I periodically do hard braking just to keep the brakes clean, for practice, and because it's pretty fun. I never have any problem getting the ABS to kick in, which means that I'm at the limit imposed by the tires. Which means that better brakes wouldn't improve the stopping distance, even if they made the pedal feel like it was more responsive.
If you never use the brakes, then they glaze over and don't work all that well. That's also going to be true with other brakes. You just notice it way more in the Roadster (and presumably Model S) because of the strong regen.

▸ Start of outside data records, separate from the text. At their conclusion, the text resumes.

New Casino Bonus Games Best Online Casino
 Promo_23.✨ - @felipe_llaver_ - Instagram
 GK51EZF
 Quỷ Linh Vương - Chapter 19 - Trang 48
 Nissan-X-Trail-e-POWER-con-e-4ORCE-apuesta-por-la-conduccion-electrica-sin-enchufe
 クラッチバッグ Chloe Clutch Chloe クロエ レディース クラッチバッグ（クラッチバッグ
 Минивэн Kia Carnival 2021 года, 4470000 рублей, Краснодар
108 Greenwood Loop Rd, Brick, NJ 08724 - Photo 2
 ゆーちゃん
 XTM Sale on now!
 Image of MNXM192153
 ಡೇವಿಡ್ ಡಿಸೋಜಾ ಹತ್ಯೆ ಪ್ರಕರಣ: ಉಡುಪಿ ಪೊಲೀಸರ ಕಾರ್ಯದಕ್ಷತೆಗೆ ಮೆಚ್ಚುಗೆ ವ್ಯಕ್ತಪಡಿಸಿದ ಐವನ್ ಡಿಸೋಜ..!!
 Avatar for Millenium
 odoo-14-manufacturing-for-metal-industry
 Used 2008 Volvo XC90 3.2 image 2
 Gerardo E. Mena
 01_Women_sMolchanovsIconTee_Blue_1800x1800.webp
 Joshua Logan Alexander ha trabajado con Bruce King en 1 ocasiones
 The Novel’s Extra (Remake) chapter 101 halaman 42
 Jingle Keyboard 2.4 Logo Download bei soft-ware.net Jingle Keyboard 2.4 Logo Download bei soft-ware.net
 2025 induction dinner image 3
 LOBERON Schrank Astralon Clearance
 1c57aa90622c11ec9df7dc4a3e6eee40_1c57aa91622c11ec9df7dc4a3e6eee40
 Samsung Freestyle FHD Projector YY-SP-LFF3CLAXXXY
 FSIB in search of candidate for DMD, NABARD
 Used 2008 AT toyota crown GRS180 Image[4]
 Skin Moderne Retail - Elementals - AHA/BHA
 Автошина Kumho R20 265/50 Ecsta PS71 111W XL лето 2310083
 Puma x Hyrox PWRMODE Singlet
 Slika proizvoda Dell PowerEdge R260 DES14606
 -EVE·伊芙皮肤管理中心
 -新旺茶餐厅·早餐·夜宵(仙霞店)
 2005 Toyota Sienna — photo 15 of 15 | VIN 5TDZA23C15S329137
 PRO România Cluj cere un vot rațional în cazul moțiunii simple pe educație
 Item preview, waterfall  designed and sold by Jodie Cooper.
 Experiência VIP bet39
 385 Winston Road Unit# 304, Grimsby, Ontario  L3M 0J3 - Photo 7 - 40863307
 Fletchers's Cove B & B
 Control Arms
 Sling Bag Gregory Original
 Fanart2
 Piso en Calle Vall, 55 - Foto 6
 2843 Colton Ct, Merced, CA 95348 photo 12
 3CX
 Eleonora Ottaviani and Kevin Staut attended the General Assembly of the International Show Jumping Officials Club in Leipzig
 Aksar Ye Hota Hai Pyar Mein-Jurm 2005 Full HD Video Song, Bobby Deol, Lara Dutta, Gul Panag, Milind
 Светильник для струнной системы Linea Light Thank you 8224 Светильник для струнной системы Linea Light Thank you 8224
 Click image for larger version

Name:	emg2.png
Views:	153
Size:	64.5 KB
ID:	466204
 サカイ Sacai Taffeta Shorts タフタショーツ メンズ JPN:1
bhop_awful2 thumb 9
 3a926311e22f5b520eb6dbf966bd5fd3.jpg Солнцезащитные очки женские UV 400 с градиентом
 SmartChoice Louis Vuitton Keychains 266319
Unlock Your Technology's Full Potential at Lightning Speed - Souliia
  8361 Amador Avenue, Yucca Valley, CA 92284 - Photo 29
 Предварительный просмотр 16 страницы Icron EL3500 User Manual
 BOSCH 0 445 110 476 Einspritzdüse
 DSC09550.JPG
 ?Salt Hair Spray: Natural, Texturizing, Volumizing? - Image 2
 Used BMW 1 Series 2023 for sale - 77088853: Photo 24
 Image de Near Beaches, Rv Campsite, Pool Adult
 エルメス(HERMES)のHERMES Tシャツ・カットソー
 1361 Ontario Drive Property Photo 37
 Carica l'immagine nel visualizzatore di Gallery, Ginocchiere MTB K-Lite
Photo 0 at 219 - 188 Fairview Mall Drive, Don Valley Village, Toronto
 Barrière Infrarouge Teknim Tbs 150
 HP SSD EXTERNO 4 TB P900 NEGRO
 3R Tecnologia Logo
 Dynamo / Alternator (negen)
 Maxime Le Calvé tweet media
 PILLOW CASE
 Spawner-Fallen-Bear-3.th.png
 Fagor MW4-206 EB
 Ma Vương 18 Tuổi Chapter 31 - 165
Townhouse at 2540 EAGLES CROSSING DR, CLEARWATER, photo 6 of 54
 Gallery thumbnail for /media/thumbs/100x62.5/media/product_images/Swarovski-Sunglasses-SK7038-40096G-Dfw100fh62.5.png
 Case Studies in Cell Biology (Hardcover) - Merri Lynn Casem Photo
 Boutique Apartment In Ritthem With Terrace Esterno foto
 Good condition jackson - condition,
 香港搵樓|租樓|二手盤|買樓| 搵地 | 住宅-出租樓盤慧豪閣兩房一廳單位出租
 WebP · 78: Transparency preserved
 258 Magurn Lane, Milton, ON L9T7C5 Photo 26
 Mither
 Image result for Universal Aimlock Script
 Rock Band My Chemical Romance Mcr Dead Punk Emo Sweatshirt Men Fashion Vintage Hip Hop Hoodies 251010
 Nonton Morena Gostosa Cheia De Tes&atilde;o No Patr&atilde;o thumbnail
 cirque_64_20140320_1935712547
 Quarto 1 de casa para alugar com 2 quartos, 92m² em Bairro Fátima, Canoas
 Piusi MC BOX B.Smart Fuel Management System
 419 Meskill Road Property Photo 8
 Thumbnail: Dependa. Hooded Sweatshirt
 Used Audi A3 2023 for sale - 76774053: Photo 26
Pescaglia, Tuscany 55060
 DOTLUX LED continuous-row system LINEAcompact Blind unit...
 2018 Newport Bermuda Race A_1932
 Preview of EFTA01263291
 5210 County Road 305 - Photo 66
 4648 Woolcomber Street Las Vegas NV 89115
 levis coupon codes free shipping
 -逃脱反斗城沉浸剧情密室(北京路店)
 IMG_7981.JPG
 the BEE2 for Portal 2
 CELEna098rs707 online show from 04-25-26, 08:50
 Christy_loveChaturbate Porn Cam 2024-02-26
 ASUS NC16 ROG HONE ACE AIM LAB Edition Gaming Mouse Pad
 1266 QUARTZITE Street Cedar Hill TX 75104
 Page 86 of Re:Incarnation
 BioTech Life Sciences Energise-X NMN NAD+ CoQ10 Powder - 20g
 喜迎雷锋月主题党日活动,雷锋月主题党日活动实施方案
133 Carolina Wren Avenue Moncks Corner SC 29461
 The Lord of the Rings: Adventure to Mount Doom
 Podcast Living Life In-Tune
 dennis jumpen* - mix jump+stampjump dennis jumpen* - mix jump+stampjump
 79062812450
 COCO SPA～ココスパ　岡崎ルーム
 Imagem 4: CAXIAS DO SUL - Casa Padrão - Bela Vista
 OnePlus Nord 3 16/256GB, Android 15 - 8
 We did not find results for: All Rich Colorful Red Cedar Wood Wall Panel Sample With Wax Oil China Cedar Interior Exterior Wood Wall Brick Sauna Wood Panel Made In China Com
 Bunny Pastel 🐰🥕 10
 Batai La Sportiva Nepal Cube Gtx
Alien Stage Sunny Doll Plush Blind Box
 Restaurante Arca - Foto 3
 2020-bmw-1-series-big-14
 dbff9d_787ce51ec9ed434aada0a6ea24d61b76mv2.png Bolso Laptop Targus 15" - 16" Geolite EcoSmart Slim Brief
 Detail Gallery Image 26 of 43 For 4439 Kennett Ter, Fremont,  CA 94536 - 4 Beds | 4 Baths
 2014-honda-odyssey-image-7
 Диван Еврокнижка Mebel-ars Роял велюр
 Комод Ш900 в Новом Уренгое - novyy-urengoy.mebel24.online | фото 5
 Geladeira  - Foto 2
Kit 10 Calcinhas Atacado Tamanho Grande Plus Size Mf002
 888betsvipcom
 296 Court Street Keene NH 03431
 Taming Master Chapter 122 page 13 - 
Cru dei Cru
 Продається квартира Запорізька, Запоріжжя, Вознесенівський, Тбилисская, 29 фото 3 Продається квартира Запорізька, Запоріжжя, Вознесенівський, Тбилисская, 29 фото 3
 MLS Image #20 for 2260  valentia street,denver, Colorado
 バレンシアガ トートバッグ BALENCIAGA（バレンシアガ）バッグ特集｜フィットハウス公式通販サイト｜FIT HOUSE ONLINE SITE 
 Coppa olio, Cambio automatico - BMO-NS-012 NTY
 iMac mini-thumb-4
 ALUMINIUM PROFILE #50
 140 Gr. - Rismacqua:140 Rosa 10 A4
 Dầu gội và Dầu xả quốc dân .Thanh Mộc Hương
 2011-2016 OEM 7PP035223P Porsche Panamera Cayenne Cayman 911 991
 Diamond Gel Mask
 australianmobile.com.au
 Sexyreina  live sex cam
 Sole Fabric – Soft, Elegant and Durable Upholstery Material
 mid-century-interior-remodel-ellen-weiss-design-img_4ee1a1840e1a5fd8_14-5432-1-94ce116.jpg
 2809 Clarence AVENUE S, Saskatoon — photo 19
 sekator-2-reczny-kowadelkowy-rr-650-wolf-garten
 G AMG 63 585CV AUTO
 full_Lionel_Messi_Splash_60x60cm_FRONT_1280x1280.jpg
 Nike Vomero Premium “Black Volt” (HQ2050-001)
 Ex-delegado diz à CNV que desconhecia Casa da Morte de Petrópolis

On the other hand, lots of you who seem to know what you're talking about hate the brakes. So, am I missing something, or is it really just about the pedal feel and not the stopping distance?
- - - Updated - - -
Oh, and another thing that I don't really understand is why if they're planning on putting in something like the Model S power train (better inverter, motor, battery cells) why you'd expect better performance with a smaller pack. That's certainly not true with the S, the larger packs do better. Presumably this is because they have more power, which means that the place where the torque curve hits it knee is faster.
Why wouldn't that be equally true on the Roadster?
Now, if you're trying to build a great track car, maybe the reduced mass would be worth more than the increased acceleration because turning and breaking performance matter more than speeding up. But, I'd expect a larger Roadster pack would have a better 0-60 than a smaller one (until it hits the limit of the tires).